__Fragmento del texto__
......

El ministro de Transportes admite que las deficiencias detectadas afectan solo al confort, en ningún caso a la seguridad de los viajeros

El ministro de Transportes, Óscar Puente, durante su comparecencia de este miércoles en Madrid.

El ministro de Transportes, Óscar Puente, durante su comparecencia de este miércoles en Madrid. / Europa Press

David López

David López

Zaragoza

El ministro de Transportes, Óscar Puente, ha anunciado este miércoles que la renovación de la línea de alta velocidad entre Madrid y Calatayud-Zaragoza se va a adelantar a "este mismo año" porque se ha constatado que es la que está "en peor estado". Su decisión, hecha pública esta misma tarde en su comparecencia pública junto a los presidentes de Adif y Renfe, llega tras la decisión adoptada ayer de limitar la velocidad en 150 kilómetros de este corredor a 160 km/h, una medida que se ha levantado esta mañana para recuperarla poco después a raíz de las alertas hechas por los maquinistas.

La renovación de la línea entre Madrid y Barcelona, en la que están las paradas de Calatayud y Zaragoza, ya se iba a acometer dentro de los planes anunciados hace meses por el propio ministro de elevar la alta velocidad hasta 350 km/h, pero ahora se van a adelantar después de lo ocurrido estos días y comprobado por los propios técnicos de Adif y el ministerio. "Como somos conscientes de que la línea entre Madrid y Calatayud es la que está en peor estado hemos anticipado la renovación que íbamos a afrontar en toda la línea a este mismo año y empezar con ella", ha asegurado en su comparecencia pública de este miércoles en Madrid.

......

__Datos proporcionados__
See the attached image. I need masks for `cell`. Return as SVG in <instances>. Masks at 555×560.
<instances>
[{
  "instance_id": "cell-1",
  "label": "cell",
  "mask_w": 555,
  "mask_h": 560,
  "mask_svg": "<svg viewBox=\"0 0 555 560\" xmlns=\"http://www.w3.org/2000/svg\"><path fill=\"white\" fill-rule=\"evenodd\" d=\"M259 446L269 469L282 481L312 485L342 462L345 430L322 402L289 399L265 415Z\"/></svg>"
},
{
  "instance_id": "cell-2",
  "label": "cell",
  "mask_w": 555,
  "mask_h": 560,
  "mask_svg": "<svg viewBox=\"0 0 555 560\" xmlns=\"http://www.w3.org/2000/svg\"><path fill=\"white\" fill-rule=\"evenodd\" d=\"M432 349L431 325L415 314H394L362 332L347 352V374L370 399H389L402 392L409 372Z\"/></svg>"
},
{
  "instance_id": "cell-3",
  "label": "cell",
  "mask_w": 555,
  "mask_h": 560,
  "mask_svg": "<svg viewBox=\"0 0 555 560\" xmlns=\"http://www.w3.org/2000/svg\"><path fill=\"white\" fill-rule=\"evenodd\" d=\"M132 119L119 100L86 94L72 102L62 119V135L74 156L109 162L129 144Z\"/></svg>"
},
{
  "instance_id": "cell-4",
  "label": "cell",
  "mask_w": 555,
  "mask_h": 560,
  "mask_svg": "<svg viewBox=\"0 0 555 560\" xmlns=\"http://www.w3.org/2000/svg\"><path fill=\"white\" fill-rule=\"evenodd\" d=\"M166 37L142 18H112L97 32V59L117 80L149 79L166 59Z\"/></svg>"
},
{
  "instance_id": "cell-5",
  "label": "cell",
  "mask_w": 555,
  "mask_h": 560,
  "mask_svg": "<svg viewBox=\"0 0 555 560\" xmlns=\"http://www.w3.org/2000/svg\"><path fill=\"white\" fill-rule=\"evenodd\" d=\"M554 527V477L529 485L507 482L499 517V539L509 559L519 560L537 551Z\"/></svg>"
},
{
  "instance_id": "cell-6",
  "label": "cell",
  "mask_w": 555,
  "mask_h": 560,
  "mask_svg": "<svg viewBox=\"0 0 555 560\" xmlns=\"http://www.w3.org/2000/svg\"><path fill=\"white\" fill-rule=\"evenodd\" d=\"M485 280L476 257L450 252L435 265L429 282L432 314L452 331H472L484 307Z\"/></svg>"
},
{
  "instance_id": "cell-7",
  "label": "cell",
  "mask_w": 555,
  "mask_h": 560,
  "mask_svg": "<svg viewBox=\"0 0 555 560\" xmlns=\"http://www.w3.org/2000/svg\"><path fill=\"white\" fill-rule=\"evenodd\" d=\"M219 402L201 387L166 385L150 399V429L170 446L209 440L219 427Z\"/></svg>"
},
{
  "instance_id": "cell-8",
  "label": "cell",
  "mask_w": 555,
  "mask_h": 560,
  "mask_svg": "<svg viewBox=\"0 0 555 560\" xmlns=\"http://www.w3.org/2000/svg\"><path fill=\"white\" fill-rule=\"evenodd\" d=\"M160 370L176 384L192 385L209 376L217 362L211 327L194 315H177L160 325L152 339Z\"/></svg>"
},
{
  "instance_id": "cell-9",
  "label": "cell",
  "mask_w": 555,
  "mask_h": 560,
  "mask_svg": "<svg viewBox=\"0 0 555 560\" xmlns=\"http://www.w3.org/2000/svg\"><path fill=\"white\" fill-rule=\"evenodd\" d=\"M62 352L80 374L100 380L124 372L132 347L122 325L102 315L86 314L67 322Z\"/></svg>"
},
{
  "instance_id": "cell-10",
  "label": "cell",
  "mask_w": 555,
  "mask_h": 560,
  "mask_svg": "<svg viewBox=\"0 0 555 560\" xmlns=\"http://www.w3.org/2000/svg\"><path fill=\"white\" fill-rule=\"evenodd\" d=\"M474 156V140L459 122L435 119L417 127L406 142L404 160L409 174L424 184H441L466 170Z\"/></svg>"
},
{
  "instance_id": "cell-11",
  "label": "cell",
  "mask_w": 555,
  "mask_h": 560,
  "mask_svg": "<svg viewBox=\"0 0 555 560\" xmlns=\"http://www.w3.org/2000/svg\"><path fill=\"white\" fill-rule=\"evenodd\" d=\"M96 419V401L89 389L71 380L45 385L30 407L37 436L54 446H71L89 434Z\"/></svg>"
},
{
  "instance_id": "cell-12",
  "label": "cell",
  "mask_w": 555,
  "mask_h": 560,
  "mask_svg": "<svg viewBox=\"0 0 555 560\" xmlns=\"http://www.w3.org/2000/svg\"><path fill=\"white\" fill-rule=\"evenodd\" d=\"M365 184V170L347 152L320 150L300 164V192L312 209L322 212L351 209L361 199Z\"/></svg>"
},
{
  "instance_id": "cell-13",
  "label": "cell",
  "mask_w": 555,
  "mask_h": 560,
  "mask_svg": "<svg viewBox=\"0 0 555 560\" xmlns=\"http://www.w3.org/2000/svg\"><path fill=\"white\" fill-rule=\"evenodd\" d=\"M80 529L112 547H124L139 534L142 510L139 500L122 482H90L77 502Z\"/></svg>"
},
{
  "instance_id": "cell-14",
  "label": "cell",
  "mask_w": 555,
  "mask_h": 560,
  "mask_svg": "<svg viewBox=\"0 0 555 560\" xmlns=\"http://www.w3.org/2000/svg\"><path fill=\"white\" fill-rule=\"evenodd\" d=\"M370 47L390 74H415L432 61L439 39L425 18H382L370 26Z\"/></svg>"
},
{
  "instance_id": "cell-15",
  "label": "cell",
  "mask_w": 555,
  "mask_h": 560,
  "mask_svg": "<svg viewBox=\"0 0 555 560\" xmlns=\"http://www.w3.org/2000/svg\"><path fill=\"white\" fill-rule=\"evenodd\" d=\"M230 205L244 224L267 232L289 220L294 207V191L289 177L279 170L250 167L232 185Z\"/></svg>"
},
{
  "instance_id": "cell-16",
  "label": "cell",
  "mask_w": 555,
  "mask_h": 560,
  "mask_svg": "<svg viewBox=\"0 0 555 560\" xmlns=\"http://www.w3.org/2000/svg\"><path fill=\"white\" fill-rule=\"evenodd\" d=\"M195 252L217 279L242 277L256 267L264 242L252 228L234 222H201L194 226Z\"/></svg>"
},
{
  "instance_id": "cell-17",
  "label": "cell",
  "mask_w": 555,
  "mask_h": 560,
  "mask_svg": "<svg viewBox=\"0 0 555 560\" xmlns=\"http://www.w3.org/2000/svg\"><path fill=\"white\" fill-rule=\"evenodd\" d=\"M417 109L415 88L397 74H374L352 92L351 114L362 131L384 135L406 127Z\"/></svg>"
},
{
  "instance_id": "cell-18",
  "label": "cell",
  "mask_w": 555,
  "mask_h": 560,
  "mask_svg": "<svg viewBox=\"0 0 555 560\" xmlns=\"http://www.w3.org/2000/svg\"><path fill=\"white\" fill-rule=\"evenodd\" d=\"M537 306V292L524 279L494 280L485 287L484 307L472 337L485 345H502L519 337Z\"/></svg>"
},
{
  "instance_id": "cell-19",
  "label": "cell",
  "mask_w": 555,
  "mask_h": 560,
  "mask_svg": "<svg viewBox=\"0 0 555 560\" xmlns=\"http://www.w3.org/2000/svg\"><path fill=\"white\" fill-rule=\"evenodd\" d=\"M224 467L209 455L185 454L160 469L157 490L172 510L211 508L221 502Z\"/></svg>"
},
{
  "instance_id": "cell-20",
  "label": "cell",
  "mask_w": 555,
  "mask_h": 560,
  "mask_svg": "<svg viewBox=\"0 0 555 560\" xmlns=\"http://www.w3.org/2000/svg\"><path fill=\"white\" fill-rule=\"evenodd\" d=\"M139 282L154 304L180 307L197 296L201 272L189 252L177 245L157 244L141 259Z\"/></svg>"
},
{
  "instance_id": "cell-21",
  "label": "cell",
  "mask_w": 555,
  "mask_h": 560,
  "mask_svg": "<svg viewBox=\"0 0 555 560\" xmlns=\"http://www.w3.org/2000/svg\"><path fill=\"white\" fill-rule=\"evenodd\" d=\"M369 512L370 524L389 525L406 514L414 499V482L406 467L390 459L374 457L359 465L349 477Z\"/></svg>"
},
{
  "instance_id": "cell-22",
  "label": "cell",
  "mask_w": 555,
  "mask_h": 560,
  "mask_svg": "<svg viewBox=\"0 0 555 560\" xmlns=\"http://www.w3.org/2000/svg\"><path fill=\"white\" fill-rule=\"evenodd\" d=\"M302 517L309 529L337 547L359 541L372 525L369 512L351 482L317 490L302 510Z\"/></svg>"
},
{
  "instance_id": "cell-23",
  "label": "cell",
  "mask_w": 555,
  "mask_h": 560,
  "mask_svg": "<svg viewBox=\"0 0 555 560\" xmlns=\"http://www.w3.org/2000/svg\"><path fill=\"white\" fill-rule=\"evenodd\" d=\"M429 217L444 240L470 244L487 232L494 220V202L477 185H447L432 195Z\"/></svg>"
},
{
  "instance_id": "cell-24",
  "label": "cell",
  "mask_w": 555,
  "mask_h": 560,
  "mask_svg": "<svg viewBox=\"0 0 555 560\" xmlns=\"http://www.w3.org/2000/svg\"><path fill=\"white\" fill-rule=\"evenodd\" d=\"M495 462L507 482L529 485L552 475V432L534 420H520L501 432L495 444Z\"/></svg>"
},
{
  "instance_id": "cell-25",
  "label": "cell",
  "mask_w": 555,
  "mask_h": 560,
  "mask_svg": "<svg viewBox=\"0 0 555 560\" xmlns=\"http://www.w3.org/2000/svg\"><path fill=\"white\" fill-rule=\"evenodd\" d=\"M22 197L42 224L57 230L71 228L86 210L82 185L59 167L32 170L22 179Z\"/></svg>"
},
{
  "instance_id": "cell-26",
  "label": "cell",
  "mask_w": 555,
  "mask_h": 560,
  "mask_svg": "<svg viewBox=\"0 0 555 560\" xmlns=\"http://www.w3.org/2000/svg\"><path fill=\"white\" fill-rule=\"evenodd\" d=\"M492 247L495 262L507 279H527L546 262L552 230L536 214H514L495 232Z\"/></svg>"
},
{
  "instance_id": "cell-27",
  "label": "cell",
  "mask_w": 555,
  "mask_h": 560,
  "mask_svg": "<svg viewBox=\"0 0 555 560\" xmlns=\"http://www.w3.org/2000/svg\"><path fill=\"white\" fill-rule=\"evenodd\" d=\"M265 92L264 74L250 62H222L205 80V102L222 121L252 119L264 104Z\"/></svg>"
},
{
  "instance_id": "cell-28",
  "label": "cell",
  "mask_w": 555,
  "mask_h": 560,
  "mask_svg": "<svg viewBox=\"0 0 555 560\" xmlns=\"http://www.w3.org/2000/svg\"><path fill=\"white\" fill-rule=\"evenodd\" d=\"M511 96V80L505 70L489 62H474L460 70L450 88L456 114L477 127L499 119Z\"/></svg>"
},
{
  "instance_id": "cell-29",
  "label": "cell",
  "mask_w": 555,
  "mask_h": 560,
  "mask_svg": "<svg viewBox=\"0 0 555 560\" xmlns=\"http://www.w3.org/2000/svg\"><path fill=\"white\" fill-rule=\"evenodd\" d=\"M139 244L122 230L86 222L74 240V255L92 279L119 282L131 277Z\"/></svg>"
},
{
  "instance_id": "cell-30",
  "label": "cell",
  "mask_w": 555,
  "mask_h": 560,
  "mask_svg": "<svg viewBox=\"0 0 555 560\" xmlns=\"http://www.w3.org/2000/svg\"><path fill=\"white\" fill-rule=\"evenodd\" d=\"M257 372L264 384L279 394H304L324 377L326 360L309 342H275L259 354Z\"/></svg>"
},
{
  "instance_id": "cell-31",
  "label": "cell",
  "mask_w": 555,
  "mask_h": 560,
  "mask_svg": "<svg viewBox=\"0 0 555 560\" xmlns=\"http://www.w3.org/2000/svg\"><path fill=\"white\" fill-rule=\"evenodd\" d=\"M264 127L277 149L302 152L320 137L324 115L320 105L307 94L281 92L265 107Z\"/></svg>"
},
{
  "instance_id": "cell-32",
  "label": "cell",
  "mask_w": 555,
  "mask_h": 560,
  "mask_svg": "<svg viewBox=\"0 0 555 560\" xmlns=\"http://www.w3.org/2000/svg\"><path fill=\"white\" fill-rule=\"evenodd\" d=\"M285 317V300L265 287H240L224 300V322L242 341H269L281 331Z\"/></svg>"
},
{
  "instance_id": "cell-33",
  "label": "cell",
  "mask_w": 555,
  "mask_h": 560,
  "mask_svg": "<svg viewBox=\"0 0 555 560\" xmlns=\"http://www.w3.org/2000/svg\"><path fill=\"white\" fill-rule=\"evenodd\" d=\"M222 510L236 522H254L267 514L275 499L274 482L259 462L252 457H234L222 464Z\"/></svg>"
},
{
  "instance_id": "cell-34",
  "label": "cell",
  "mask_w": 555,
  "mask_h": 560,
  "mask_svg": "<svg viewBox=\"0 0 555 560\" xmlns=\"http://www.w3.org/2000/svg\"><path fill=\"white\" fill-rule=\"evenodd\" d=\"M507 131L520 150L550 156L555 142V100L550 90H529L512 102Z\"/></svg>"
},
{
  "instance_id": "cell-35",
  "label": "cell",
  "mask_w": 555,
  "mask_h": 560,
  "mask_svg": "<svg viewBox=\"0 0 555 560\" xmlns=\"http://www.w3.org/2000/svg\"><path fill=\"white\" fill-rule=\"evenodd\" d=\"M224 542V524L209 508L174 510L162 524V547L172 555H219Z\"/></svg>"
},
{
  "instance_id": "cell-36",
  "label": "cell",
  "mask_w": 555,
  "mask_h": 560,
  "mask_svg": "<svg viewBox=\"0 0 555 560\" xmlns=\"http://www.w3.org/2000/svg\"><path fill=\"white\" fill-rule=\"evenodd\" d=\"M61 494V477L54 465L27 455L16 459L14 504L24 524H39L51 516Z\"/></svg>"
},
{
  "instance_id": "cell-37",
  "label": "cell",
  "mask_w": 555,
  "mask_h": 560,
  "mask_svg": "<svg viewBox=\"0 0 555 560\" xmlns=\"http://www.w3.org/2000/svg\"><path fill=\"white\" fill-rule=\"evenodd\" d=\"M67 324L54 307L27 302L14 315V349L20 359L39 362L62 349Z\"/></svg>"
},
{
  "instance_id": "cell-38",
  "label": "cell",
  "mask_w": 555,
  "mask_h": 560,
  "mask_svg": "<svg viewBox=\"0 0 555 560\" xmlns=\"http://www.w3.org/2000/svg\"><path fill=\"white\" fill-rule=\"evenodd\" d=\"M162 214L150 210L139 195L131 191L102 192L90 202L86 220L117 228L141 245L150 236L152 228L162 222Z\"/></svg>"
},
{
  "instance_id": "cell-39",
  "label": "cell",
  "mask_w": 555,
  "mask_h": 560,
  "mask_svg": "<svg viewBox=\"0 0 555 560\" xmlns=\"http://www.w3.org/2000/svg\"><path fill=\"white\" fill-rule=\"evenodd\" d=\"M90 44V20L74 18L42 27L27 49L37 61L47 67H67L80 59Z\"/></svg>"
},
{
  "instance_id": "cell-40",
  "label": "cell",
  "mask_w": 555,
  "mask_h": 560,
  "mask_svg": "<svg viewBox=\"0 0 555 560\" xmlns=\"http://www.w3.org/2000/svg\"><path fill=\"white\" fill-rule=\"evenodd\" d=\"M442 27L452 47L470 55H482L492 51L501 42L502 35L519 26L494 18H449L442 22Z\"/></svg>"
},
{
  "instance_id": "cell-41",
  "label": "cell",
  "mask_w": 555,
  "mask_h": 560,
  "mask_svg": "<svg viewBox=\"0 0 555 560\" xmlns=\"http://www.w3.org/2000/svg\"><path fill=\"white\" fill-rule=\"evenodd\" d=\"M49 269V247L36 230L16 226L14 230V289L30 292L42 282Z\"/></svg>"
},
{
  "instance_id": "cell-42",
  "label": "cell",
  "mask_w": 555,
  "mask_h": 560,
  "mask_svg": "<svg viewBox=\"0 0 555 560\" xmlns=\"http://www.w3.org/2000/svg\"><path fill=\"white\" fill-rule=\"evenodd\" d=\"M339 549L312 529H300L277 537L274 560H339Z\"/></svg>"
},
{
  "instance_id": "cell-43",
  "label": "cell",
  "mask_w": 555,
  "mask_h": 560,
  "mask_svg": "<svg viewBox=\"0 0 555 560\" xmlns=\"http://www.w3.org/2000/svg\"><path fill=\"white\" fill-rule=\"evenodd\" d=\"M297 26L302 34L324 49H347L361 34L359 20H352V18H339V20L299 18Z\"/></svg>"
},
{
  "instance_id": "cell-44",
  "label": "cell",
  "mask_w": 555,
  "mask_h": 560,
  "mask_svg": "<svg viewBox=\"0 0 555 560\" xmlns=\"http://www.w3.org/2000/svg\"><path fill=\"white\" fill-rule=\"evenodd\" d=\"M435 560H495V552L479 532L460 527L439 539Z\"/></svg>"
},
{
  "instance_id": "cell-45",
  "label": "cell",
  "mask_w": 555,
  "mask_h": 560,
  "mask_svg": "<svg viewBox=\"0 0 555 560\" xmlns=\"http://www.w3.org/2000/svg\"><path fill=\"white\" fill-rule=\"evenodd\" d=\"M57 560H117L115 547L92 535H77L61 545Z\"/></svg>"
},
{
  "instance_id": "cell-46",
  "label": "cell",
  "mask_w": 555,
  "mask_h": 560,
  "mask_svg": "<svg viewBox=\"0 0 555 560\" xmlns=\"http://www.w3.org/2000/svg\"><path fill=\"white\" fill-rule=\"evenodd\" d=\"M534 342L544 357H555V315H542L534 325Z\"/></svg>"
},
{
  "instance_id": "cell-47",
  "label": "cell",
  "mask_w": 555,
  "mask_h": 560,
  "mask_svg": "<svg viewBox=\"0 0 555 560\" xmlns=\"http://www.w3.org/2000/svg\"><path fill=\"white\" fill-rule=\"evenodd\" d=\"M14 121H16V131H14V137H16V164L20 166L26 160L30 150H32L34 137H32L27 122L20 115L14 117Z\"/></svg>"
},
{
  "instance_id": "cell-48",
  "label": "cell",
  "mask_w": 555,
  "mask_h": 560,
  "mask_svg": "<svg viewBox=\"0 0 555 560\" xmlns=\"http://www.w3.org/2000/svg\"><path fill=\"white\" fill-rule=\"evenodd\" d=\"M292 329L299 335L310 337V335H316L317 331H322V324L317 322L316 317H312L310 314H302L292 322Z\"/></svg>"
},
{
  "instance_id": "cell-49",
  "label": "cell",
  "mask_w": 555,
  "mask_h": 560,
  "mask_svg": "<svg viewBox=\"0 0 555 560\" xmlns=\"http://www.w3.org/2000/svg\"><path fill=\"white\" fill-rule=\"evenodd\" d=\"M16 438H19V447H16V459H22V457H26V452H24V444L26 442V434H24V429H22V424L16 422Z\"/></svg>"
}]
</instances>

......

__Tareas a realizar__
- a) Según la noticia sobre la línea de alta velocidad entre Madrid y Zaragoza, ¿a qué velocidad se limitó ayer la circulación en 150 kilómetros del corredor?
- b) Transcribe de la noticia sobre la línea Madrid-Zaragoza el fragmento que empieza en "La renovación de la línea entre" y termina en "pública de este miércoles en Madrid.".

__Respuestas numeradas__
- a) A 160 km/h.

- b)
La renovación de la línea entre Madrid y Barcelona, en la que están las paradas de Calatayud y Zaragoza, ya se iba a acometer dentro de los planes anunciados hace meses por el propio ministro de elevar la alta velocidad hasta 350 km/h, pero ahora se van a adelantar después de lo ocurrido estos días y comprobado por los propios técnicos de Adif y el ministerio. "Como somos conscientes de que la línea entre Madrid y Calatayud es la que está en peor estado hemos anticipado la renovación que íbamos a afrontar en toda la línea a este mismo año y empezar con ella", ha asegurado en su comparecencia pública de este miércoles en Madrid.